WORK INSTRUCTION: An exact transcription is needed, beginning at the line with "Tannic Acid Greeting" and ending at the last line of the listing, with pictures left out and nothing else added.

RECORD SET:
********************

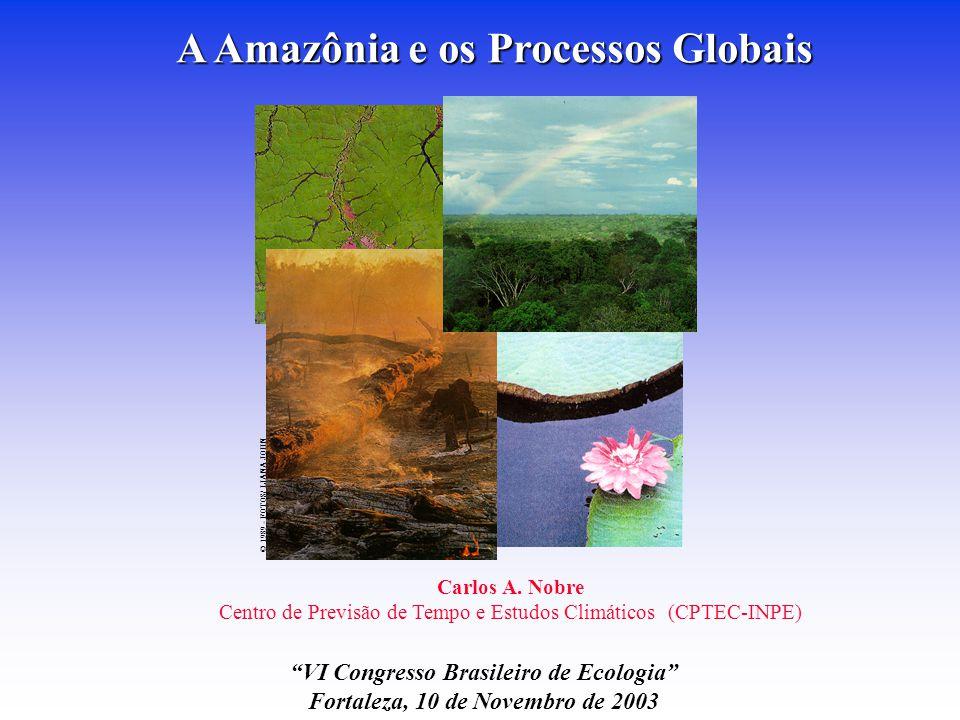 A Amazônia e os Processos Globais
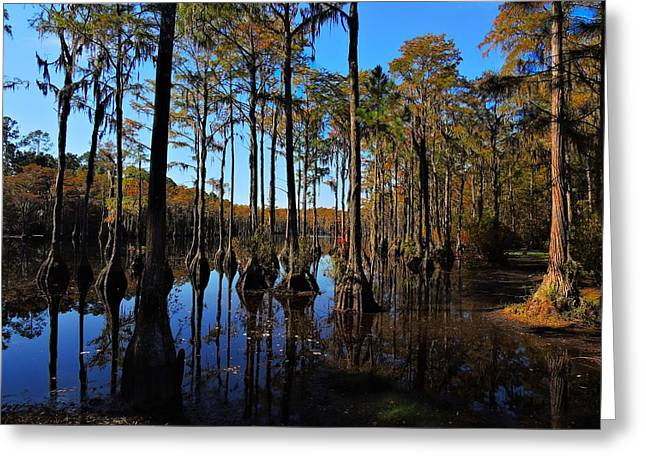 Tannic Acid Greeting Cards - Cypress Colors Greeting Card by Laura Ragland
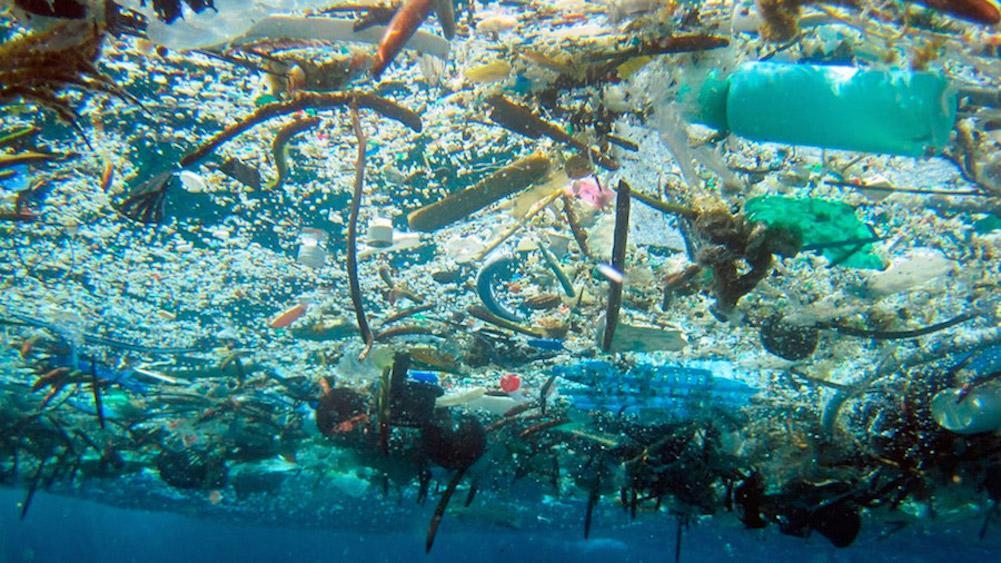 Mar Caribe de Colombia y Panamá plagado de micro plásticos, según expertos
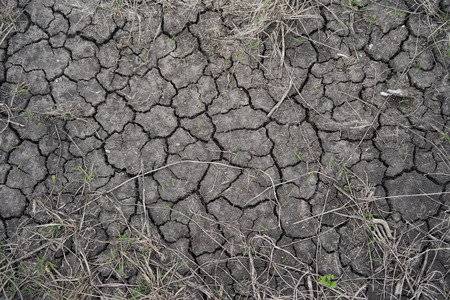 Photo for Dry Ground Background - Royalty Free Image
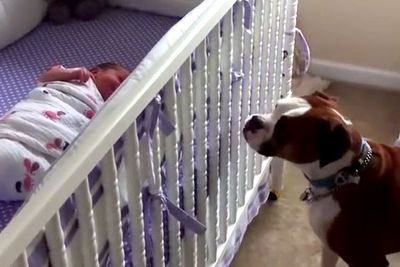 Boxer dog responds to newborn's cries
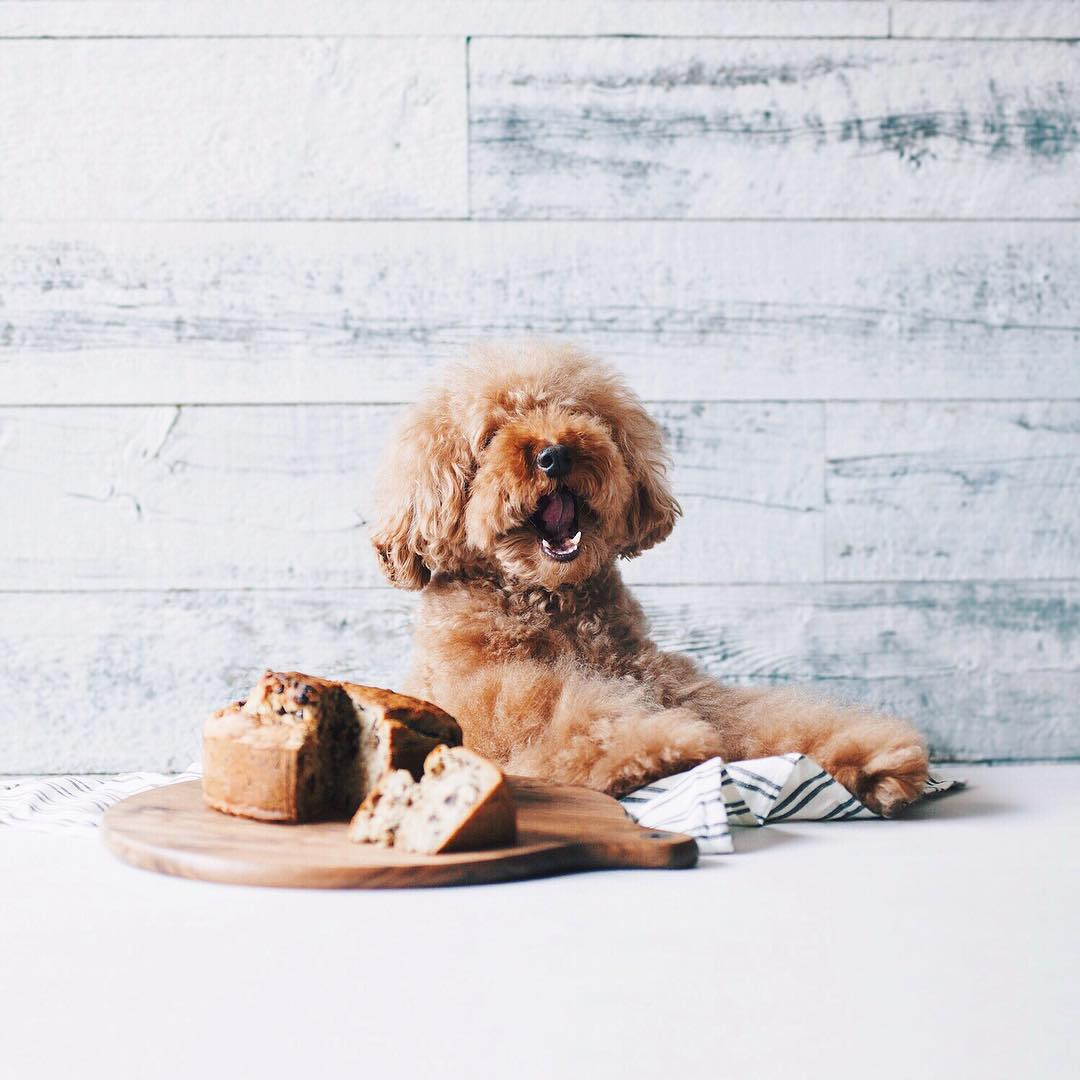The Truth About Table Scraps for Dogs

********************

REPLY TO THE TASK:
 Tannic Acid Greeting Cards - Cypress Colors Greeting Card by Laura Ragland
 Mar Caribe de Colombia y Panamá plagado de micro plásticos, según expertos
 Photo for Dry Ground Background - Royalty Free Image
 Boxer dog responds to newborn's cries
The Truth About Table Scraps for Dogs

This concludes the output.